Iridoviruses were distinguished from chloriridoviruses by the color of the iridescence displayed by infected insects or concentrated virus stocks and by virion size. Recent phylogenetic analysis of 10 members of this subfamily indicate that a revision is needed and that phylogenetic placement, rather than color or virion size, is the most appropriate metric to differentiate members of these two genera (Figure 6.Iridoviridae).
Virions are icosahedral particles that may or may not be enveloped. Virions display a fringe of proteins surrounding the particle. Particle diameter is 120–130 nm in ultrathin section. Iridoviruses are assumed to contain approximately 1,472 capsomers arranged as 20 trisymmetrons and 12 pentasymmetrons. A detailed description of virion morphology is presented in the Iridoviridae family section using invertebrate iridescent virus 6 (IIV6), the type species of the genus Iridovirus, as the model.
Physicochemical and physical properties
Virions have a Mol Wt of approximately 1.28×109, a buoyant density of 1.30–1.33 g cm−3, and a sedimentation coefficient of 2,020–2,250S. IIV6 is sensitive to chloroform, SDS, sodium deoxycholate, ethanol, pH 3 and pH 11, but is not sensitive to trypsin, lipase, phospholipase A2 or EDTA. Sensitivity to ether and chloroform depends on the assay system employed.
The 212 kbp genome of IIV6 contains 215 putative ORFs. Dot plot comparison of the IIV6 (genus Iridovirus) and IIV3 (genus Chloriridovirus) genomes shows no co-linearity.
Although 215 ORFs have been identified in IIV6, it is unclear whether the large number of putative proteins is due to a more complex virion, or an increase in non-structural proteins that impact virulence, host evasion, and viral replicative events. SDS-PAGE has identified more than 30 virion-associated polypeptides ranging in size from 11–200 kDa whereas proteomic analysis suggests up to twice as many (Wong et al., 2011, Ince et al., 2010). The virion core contains a major component of 12.5 kDa and at least five additional proteins.
Genome organization and replication
Although IIV6 and IIV3 contain 68 ORFs in common, co-linearity is not seen indicating that, as with other iridovirids, gene order is plastic and genes within the same temporal class (i.e., immediate early, delayed early, and late) are not clustered.
Iridoviruses have been isolated from a wide range of arthropods, particularly insects in aquatic or damp habitats. For example IIV6 (also designated Chilo iridescent virus after the host from which it was first isolated, Chilo suppressalis, the rice stem borer) infects over 100 insect species. Patently infected animals and purified viral pellets display violet, blue or turquoise iridescence. Covert, non-lethal infections may be common in certain hosts. No evidence exists for transovarial transmission and where horizontal transmission has been demonstrated, it is usually by cannibalism or predation of infected invertebrate hosts. Following experimental infection, many members of the genus can replicate in a large number of insects. In nature, the host range appears to vary but there is evidence, for some viruses, of natural transmission across insect orders and even phyla. Invertebrate iridescent viruses have a global distribution. Interestingly, reptiles and amphibians fed iridovirus-infected insects appear to become infected (Papp et al., 2014).

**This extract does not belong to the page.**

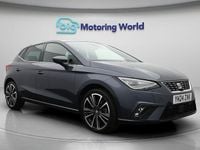 Used Seat Ibiza XCELLENCE Lux 116 HP (85 kW) 2024 Grey Hatchback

Early work indicated that IIV6 was serologically unrelated to any other small iridescent virus, but other isolates were related to various extents (see below). Cross-reactivity is likely to reflect the degree of sequence identity within the major capsid protein and other structural proteins.
Derivation of names
Invertebrate iridescent viruses (i.e., IIVs) were designated in the order in which they were identified. They were also given common names based on the host from which they were isolated, i.e., IIV6, Chilo iridescent virus; IIV1, Tipula iridescent virus.
Species demarcation criteria
The major capsid protein of IIV1 shows 66.4% amino acid (aa) sequence identity to that of IIV6 and approximately 50% or lower aa sequence identity to iridovirids in other genera. Less than 1% DNA–DNA hybridization was detected by the dot-blot method between IIV1 and IIV6 genomic DNA (stringency: 26% mismatch). Restriction endonuclease profiles (HindII, EcoRI, SalI) showed a coefficient of similarity of <66% between IIV1 and IIV6. Moreover, these species did not share common antigens when tested by tube precipitation, infectivity neutralization, reversed single radial immunodiffusion or enzyme-linked immunosorbent assay. Given the current ease of sequence determination, future demarcation of viral species will likely rely more on genomic sequence analysis, host range, clinical features, etc., and less on restriction endonuclease profiles, hybridization data, and immunological cross-reactivity.